Trotzdem sitzt genau hier, zwischen Wollen und Tun, die Verhandlungsmasse. Und dazu gehört, sich auf gewählte unliebsame Minderheiten einzulassen, weil nur im streitbaren Diskurs ein Mehrwert entstehen kann.
Integration von Migranten als Nischengeschäft
Zunächst haben wir allerdings vor der eigenen Haustüre zu kehren. Das kann aber nicht heißen, dass Parteien sich gegenseitig zerlegen oder mit sich selbst beschäftigt sind. Sie vergessen bei ihrem Gedöns um Personen (mit heftiger Unterstützung der Medien) die Menschen. Deren Nöte sind nicht mehr nachvollziehbarer Gegenstand ihrer Politik. Das eigentliche Problem der Ampel war, dass die (vorhandenen) Erfolge der einzelnen Parteien so gut wie nicht mehr vorkamen. Woran sollten sich Wähler dann noch orientieren? Die gesamte Debattenkultur hat sich verändert, denn die sozialen Medien führen inzwischen Regie bei der Meinungsbildung.
Über den Autor
Klaus Kufeld ist Philosoph und Autor. Er ist Gründungsdirektor a.D. des Ernst-Bloch-Zentrums in Ludwigshafen.
Zuletzt erschien sein Buch „Rückkehr zur Utopie. Philosophische Szenarien“. Verlag Karl Alber, München/Freiburg 2021.
Dafür beißen sich fast alle im Problem der Migration fest. Es ist das ideale Stellvertreterthema, bei dem Differenzierung nicht mehr vorkommt.
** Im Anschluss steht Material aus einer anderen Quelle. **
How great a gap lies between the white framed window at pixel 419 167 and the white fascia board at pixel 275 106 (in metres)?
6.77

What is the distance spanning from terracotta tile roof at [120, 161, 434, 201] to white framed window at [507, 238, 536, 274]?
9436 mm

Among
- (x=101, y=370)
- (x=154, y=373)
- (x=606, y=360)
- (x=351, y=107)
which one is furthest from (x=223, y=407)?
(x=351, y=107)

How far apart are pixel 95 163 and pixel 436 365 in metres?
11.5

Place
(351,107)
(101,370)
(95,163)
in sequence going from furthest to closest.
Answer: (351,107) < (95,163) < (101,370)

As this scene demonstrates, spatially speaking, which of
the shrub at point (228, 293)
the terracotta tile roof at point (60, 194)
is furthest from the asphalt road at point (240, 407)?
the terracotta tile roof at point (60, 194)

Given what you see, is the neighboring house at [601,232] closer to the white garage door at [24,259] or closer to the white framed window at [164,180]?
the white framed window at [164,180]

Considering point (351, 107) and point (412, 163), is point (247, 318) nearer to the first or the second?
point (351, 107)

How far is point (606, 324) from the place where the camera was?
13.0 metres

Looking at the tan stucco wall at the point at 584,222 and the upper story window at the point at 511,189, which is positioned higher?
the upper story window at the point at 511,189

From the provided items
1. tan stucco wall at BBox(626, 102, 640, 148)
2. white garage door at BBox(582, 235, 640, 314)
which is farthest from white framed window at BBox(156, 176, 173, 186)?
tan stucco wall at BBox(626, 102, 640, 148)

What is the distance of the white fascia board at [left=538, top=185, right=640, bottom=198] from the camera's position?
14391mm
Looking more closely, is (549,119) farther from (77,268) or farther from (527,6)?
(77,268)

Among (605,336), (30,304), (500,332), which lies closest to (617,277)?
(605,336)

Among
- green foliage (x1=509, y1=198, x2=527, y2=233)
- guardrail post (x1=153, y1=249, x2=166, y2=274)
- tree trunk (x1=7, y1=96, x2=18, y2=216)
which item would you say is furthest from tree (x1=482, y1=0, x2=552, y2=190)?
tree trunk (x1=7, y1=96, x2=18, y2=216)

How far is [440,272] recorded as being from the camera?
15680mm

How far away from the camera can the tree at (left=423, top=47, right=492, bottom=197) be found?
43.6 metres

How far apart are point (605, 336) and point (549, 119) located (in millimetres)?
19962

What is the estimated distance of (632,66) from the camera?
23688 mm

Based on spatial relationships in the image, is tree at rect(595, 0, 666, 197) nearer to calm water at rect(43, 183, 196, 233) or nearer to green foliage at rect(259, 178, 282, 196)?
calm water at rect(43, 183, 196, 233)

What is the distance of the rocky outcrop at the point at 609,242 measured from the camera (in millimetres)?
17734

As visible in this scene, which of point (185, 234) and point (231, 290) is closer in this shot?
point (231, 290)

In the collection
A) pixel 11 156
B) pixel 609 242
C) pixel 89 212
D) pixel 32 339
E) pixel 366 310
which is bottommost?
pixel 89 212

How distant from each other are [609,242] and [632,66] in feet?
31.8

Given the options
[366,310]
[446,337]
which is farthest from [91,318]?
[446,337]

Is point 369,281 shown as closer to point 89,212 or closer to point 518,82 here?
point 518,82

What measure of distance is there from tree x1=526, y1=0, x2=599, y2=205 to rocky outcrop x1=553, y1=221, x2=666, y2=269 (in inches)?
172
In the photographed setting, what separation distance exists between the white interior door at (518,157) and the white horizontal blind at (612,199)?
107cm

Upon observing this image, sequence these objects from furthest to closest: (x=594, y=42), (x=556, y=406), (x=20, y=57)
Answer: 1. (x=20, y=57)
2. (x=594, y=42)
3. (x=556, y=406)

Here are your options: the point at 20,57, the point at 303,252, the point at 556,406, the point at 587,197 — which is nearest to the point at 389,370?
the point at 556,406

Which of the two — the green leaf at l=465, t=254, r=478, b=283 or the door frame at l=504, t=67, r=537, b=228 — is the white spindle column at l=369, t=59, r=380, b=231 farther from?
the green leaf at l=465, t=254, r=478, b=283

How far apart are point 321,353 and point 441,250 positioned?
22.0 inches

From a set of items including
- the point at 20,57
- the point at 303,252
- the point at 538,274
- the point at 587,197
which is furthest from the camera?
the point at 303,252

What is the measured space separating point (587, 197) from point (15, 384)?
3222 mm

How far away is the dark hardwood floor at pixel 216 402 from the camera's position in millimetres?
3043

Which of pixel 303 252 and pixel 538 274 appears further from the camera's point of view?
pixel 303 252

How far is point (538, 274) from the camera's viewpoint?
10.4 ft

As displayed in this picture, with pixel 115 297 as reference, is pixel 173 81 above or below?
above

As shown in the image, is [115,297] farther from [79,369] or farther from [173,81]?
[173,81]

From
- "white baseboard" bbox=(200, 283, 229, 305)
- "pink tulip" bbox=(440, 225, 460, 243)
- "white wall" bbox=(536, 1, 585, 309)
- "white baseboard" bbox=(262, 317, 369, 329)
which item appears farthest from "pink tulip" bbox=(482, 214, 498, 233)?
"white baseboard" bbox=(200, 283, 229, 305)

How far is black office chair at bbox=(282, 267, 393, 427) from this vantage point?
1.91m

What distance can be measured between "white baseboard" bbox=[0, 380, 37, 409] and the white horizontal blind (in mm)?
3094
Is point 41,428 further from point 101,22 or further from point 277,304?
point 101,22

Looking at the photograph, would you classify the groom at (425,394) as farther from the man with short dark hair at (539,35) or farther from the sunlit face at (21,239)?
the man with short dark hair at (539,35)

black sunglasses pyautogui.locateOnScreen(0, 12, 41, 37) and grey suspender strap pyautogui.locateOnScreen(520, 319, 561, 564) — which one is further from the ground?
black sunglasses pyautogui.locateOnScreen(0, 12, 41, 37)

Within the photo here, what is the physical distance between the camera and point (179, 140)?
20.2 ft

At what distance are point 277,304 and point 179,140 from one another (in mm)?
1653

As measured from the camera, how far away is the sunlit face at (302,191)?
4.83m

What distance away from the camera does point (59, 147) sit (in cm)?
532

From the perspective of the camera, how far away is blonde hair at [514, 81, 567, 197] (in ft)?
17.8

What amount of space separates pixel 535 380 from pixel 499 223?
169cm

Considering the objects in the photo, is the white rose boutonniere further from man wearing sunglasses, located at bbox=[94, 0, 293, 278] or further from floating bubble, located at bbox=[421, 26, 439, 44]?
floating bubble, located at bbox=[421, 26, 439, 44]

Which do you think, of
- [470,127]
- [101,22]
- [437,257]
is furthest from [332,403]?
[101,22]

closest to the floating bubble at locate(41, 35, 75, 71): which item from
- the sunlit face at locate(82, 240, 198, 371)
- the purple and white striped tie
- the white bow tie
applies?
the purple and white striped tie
Die rechte Gesinnung spielt gern mit Ängsten, schürt Emotionen und gibt letztlich auch den Takt vor: Ängste vor Überfremdung, um das implosive Deutschnationale zu betonen.
Heute haben wir es mit einer weltweiten Dimension von Geflüchteten zu tun. Kriege, Flucht und Asyl sind ja Phänomene, die größtenteils die Industrieländer selbst erzeugt haben und schon dafür in der Pflicht sind. Und für die Betroffenen ist das kein Spaß. Trotz dieser Dramatik ist die Arbeit mit Migranten seit einem halben Jahrhundert Nischenarbeit geblieben. Dabei war Jahrzehnte Zeit, um Gastarbeiter, Ausländer, ausländische Mitbürger, Migranten, Menschen mit Migrationshintergrund (so die unaufhörlichen Worteinwechslungen) sowie Asylsuchende in der politischen Agenda maßgeblicher einzustufen. Der Schreiber dieser Zeilen, selbst jahrelang an der Basis für Integration von Migranten tätig, weiß um die Zögerlichkeit im staatlichen Handeln. Nachhaltige Integration, was nur über Kultur funktioniert, wäre letztlich in unserem eigenen Interesse gewesen, doch viel mehr als politische Kosmetik ist nicht herausgekommen.
Dieser Umgang hat sich bis heute fortgesetzt. Es war zu befürchten, dass das Thema Migration ein negativ konnotierter Gegenstand von Tagespolitik bleiben würde. Schlimmer noch: Die gesamte Problematik wird instrumentalisiert. So wird aus Menschen Material, verfügbare Masse. Dabei wissen wir seit Elias Canettis „Masse und Macht“: „Klug ist eine Antwort, die dem Fragen ein Ende macht.“ Wie unklug mögen dann all die Antworten sein, die immer nur weiter Fragen aufwerfen, ohne ein Ende zu finden.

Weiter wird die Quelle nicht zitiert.